The Akwa Ibom State Commissioner for Finance, Mr. Akan Okon, has stated that there is nothing to fear about taking loans to undertake developmental projects that will essentially benefit the people.
He made this known in his office while fielding questions, on how the state is coping with dwindling oil fortunes, from members of Independent Newspaper Publishers Association, INPA, who engaged him in an online meet-the-people interactive session, last Wednesday.
According to him, the state is not isolated from effects of dwindling oil price and global economic recession. There has been significant reduction in the revenue that comes into Nigeria as such what Akwa Ibom receives now is not up to 1/6 of what the state used to receive some 3 years back and salaries take 70% of the state’s monthly allocations from federal government whereas the state needs money for road construction and other projects.
“I don’t know why we are afraid of loans. It is important we think outside the box. There is no money as it used to be before. Even USA takes loans to finance government business. This government is very responsible when it comes to financial issues. We have initiated Contractor Finance Program. You know the Governor is a first class financial expert”.
He assured that some of the loans will be made available to small scale entrepreneurs to enable them engage in viable businesses and generate employment as well as revenue for government. However, he disclosed that the recent MoU government signed with Bank of Industries was being reviewed to know how Akwa Ibom people can best profit from the deal.
Speaking on the state’s debt profile, the Commissioner disclosed that the state refused to apply for recent bailout from federal government but initiated a brilliant way to diffuse its debt to give government breathing space to embark on development programmes unencumbered.
“Akwa Ibom state debt profile was kept at N64.5b when this administration came into power. However, we decided to restructure the N64.5b to federal government bonds. The loan was to be paid for 3 years and we were to pay 3.5billion every month, but we made use of the window by the federal government to use the bond which will allow us to pay back the debt in a 20year period.”, he said.
The Commissioner also threw more light on the BVN scandal currently rocking the state civil service. In his words, “Staff audit have been done in various Ministries, where it was discovered for instance that over 9 names are attached to one BVN.

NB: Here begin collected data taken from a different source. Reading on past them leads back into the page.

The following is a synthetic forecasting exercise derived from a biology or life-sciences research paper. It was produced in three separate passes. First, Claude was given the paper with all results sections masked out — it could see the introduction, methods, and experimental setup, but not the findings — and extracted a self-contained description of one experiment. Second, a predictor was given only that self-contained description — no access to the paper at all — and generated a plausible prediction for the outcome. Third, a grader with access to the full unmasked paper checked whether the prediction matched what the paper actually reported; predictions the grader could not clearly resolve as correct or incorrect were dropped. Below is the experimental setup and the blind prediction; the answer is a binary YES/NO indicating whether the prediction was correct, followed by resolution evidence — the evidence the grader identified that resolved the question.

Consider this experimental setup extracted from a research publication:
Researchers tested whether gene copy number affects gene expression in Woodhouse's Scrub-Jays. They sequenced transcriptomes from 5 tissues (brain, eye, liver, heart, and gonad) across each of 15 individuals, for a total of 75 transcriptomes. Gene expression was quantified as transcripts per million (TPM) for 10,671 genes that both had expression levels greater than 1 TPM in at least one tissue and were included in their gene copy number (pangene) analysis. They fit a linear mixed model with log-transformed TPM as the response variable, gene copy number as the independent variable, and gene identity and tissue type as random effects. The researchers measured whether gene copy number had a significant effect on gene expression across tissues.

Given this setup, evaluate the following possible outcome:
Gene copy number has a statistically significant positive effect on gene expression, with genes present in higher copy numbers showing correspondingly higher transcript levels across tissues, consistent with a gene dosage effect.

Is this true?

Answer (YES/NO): YES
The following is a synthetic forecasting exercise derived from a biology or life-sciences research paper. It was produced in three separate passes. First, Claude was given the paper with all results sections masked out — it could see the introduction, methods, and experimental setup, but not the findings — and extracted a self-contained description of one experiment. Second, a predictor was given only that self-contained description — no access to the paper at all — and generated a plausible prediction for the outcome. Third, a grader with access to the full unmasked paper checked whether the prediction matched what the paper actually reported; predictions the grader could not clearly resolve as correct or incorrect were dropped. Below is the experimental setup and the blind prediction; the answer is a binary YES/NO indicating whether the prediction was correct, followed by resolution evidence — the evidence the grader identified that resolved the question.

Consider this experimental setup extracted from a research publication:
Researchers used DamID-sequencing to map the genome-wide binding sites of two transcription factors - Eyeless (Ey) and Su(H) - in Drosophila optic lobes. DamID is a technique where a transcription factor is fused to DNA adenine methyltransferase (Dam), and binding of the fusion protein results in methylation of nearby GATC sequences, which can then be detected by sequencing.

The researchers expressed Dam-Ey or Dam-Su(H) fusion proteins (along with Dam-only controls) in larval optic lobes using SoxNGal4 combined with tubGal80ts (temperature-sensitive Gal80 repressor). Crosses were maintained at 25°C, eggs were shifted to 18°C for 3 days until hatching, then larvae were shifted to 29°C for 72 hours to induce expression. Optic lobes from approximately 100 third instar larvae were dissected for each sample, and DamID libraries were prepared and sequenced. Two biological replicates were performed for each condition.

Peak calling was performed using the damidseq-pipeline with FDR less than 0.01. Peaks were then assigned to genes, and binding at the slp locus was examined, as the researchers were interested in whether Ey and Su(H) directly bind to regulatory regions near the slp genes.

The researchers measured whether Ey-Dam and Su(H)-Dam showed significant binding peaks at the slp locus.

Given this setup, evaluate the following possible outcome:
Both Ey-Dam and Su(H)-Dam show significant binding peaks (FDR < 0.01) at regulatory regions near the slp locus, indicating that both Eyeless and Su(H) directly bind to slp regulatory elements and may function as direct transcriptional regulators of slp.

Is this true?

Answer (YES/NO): YES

That means one person receives salaries for 9 persons. We have isolated those cases and we will investigate them, so we advised people whose names appear in multiples against BVN to present themselves for physical for verification. In all, we have 1500 cases and will continue to search for more in order to block those leakages”.
Okon defended the planned establishment of an automobile assembling plant in the state saying, “if you know the number of vehicles that are imported into Nigeria every year, then you will know we are exporting labour to other parts of the world.
The automobile assembling plant is in order. It is mainly for assembling of luxurious buses and other vehicles for transportation companies and as I speak, the first consignment for the company has arrived”.
Asked if the present administration was interested in completing projects left behind by previous ones, he stated “We are doing house cleaning and computing figures on how much have been expended on projects and how much will be needed to complete projects”.